Here’s an interesting calculation showing remarkable coherence between multiproxy averages of red noise, when proxies are shared.
Esper et al [2004], posted up here, removed low-frequency from MBH99, Briffa et al [2000], Jones et al [1998] and Esper et al [2002] and pointed out a seeming coherence, reporting an average interseries correlation of 0.42.

Figure 1: Figure 1 from Esper et al [2004].
However, many of the proxy series between these reconstruction are shared, as summarized in the following Table. Esper et al. discuss the fact that 2 series are in common, but do not consider or report on the additional impact of the 4 series shared by 3 reconstructions or the 4 series shared by 2 reconstructions.

I did a quick simulation using of 12 series with AR1 coefficient 0.8 and then calculated multiproxy averages using the distribution of the above table. (There are 4 other series in MBH, which are very lightly weighted. I’ve not modeled this here, but will re-visit on some other occasion. Because of their light weighting, their effect is negligible.) The mean interseries correlation was 0.66.

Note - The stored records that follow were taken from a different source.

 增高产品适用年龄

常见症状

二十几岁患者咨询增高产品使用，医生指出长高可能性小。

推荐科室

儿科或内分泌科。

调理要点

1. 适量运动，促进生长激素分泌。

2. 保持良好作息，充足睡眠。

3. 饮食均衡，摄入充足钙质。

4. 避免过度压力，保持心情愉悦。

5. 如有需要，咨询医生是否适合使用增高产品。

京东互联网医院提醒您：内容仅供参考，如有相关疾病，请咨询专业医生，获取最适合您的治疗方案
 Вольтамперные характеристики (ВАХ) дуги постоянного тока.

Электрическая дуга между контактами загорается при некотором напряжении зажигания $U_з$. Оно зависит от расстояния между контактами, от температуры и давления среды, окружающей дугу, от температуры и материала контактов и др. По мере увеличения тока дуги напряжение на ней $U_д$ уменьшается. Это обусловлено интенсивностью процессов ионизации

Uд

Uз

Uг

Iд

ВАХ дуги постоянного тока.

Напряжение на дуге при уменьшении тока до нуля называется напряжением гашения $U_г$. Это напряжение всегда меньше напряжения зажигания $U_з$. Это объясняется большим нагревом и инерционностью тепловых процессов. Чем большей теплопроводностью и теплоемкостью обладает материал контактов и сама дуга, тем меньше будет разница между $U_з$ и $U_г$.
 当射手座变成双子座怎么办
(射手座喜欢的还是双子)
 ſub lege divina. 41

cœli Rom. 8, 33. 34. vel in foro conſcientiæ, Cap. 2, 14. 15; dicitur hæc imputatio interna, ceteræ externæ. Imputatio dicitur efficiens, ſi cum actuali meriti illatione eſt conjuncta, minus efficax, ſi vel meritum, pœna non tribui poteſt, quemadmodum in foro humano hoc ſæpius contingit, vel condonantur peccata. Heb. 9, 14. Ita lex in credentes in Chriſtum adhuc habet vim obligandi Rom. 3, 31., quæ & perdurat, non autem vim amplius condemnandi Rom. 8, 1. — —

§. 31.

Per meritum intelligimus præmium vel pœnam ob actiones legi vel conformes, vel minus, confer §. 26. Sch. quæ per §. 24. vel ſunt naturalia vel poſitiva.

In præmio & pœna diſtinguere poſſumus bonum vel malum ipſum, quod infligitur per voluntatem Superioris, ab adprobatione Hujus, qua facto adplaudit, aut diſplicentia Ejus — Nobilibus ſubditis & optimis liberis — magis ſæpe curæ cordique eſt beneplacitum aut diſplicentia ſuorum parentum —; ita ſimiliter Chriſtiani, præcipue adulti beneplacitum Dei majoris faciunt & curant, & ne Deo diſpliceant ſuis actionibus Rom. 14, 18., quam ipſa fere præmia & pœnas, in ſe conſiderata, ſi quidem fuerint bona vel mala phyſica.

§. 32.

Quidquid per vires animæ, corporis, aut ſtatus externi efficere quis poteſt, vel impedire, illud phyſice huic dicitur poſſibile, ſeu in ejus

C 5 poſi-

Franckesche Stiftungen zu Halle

Figure 2. Simulation with Shared Pseudoproxies
So Esper et al [2004] have hardly established that the interseries correlation of 0.42 between these series is anything of statistical significance.


7 Comments
If you can’t tell it from random numbers then it doesn’t mean a thing.
Why hasn’t anyone performed sensitivity tests like this before? Are they afraid of the answer?
Re #1:
“Are they afraid of the answer? ”
This suggests another John McLaughlin type poll:
In your opinion the above post, along with many others on this blog, lead to which conclusion:
1 Steve McIntyre doesn’t know what he’s talking about.
2 Steve McIntyre is just too picky, he’s missing the big picture.
3 Scientists should never be scrutinized by experts in something so menial as mining shenanigans.
4 Some branches of Climate science aren’t really supposed to be science, they’re really an art of predicting the future.
5 There has to be a middle ground somewhere.
6 Scientists can’t be expected to learn statistics too deeply, that would make it harder to publish a seemingly robust finding.
7 The scientists knew the statistics at one time, but got rusty.
8 The scientists are just too burned out to deal with the more subtle statistics.
9 Some scientists have an agenda and realize that learning statistics too well could get in the way.
10 The Scientists knew the statistics so well, they knew how to make it very hard for someone to spot a problem. They didn’t run the above test because the answer did not matter to them.
Re #2
I go for a 7 on this one
Re #2
I think 9 is more realistic.
Can you disaggregate the issue of autocorrelation from the issue of shared proxies? It would seem that they are not identical.
It also seems that you ought to be able to come up with an algebraic formula that indicates the degree of “non surprising coherence”. C=f(ARIMA parameters, %proxies shared). Then you could look at higher degrees of coherence and see if they are higher, maybe even do some significance tests.
Somewhat off this topic, I noticed this referenced on junkscience. It appears to concern the difficulty of establishing the significance of trends in poorly understood natural systems. From the abstract:
It sounds as if the novel idea of applying proper statistics may be catching on.